──────── LISTED RECORDS ────────
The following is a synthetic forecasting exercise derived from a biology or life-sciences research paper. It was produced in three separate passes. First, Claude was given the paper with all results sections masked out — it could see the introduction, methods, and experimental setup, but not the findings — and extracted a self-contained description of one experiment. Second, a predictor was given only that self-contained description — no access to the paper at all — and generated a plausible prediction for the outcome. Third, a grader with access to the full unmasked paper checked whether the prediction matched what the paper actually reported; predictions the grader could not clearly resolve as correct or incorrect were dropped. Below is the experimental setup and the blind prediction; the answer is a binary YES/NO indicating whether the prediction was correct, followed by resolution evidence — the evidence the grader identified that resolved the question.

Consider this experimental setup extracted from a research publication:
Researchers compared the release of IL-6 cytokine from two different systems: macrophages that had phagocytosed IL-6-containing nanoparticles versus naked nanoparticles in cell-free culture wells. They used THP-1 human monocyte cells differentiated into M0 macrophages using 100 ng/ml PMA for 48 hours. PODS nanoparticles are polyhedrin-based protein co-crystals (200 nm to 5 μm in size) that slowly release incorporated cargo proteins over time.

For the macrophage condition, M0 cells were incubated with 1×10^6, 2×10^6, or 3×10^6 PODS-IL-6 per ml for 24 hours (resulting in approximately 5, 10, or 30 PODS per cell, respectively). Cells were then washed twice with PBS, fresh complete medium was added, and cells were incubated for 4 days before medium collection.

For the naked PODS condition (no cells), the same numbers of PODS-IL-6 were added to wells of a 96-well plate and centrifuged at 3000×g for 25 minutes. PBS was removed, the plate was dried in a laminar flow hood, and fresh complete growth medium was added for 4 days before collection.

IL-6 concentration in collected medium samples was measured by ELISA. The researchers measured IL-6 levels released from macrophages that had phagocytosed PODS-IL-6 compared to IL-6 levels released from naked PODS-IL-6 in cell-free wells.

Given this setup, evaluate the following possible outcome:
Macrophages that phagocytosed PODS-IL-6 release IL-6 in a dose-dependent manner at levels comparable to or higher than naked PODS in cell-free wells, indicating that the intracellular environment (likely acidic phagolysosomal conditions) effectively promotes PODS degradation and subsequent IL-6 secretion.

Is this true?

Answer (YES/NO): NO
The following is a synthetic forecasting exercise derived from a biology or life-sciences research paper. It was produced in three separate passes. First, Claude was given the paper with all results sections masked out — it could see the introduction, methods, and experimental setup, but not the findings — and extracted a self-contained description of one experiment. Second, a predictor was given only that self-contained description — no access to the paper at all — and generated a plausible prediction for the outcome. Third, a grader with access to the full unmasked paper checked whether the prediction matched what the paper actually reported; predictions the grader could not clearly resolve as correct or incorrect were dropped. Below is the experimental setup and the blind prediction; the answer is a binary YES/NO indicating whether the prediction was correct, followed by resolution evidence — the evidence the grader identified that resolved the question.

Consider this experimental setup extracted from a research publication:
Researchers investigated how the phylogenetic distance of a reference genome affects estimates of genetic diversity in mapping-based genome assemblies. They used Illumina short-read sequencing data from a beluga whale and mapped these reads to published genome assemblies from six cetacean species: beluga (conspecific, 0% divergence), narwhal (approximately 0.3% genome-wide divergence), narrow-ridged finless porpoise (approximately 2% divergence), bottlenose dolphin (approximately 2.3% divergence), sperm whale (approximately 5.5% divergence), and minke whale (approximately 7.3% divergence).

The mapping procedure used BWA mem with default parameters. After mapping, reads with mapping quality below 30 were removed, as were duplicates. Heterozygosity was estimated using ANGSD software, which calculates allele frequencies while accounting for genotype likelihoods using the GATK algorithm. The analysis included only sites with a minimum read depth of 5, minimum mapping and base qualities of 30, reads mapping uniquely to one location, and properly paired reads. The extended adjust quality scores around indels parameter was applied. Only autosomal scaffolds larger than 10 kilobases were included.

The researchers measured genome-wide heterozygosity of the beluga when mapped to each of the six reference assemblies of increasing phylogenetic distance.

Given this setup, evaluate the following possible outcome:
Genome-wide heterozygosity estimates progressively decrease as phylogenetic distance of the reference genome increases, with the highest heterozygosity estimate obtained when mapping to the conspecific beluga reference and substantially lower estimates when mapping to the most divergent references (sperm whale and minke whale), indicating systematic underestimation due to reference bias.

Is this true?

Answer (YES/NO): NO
────────
──────── LISTED RECORDS ────────
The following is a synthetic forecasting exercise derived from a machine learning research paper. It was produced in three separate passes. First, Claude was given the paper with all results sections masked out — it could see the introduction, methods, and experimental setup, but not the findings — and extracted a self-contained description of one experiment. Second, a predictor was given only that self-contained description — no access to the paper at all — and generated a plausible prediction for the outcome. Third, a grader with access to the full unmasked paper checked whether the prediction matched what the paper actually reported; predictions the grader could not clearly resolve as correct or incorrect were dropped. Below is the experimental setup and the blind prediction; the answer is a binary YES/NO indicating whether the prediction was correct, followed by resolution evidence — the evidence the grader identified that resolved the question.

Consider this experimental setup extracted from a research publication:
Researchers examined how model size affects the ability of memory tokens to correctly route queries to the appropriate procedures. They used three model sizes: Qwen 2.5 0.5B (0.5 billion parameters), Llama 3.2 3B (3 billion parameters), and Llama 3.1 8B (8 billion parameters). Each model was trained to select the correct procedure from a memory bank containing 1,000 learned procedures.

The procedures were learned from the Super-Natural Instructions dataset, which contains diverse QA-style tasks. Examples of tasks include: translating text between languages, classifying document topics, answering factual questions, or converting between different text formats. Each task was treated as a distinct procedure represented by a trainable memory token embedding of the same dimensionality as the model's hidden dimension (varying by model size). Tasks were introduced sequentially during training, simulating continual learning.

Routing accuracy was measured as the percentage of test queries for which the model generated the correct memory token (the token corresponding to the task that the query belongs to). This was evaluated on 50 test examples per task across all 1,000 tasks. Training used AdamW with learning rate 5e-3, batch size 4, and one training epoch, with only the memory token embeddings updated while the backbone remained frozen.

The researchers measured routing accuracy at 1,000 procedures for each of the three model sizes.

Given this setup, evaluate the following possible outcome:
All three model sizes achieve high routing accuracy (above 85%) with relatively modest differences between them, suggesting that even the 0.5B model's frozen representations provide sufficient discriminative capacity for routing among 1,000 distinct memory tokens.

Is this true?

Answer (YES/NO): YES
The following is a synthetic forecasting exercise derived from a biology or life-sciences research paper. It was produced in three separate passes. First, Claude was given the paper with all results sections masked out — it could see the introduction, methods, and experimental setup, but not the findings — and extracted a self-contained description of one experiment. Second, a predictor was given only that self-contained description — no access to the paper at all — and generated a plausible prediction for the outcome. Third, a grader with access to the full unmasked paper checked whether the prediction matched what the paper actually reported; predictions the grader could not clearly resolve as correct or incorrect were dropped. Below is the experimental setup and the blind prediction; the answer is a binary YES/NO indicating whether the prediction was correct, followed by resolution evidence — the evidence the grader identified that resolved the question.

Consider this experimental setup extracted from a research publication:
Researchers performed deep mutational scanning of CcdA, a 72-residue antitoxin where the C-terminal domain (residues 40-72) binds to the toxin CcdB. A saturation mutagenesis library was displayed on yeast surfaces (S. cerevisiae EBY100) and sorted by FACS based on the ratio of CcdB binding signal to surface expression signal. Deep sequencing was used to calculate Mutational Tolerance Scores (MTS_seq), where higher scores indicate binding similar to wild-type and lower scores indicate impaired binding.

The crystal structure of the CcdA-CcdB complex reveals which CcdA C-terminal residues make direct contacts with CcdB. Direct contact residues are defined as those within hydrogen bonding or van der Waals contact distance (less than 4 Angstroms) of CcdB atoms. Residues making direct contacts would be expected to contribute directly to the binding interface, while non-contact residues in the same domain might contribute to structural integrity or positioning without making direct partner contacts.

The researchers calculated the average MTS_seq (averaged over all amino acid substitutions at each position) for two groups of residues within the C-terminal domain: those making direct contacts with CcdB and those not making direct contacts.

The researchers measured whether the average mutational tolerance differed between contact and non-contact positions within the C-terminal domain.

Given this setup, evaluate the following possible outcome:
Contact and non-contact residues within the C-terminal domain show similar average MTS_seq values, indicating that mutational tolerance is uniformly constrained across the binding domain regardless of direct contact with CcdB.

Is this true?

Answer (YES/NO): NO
────────
▶ [TASK] Review the preceding data and report every line that includes the string "before".

▶ [OUTPUT FOR THIS TASK]
For the macrophage condition, M0 cells were incubated with 1×10^6, 2×10^6, or 3×10^6 PODS-IL-6 per ml for 24 hours (resulting in approximately 5, 10, or 30 PODS per cell, respectively). Cells were then washed twice with PBS, fresh complete medium was added, and cells were incubated for 4 days before medium collection.
For the naked PODS condition (no cells), the same numbers of PODS-IL-6 were added to wells of a 96-well plate and centrifuged at 3000×g for 25 minutes. PBS was removed, the plate was dried in a laminar flow hood, and fresh complete growth medium was added for 4 days before collection.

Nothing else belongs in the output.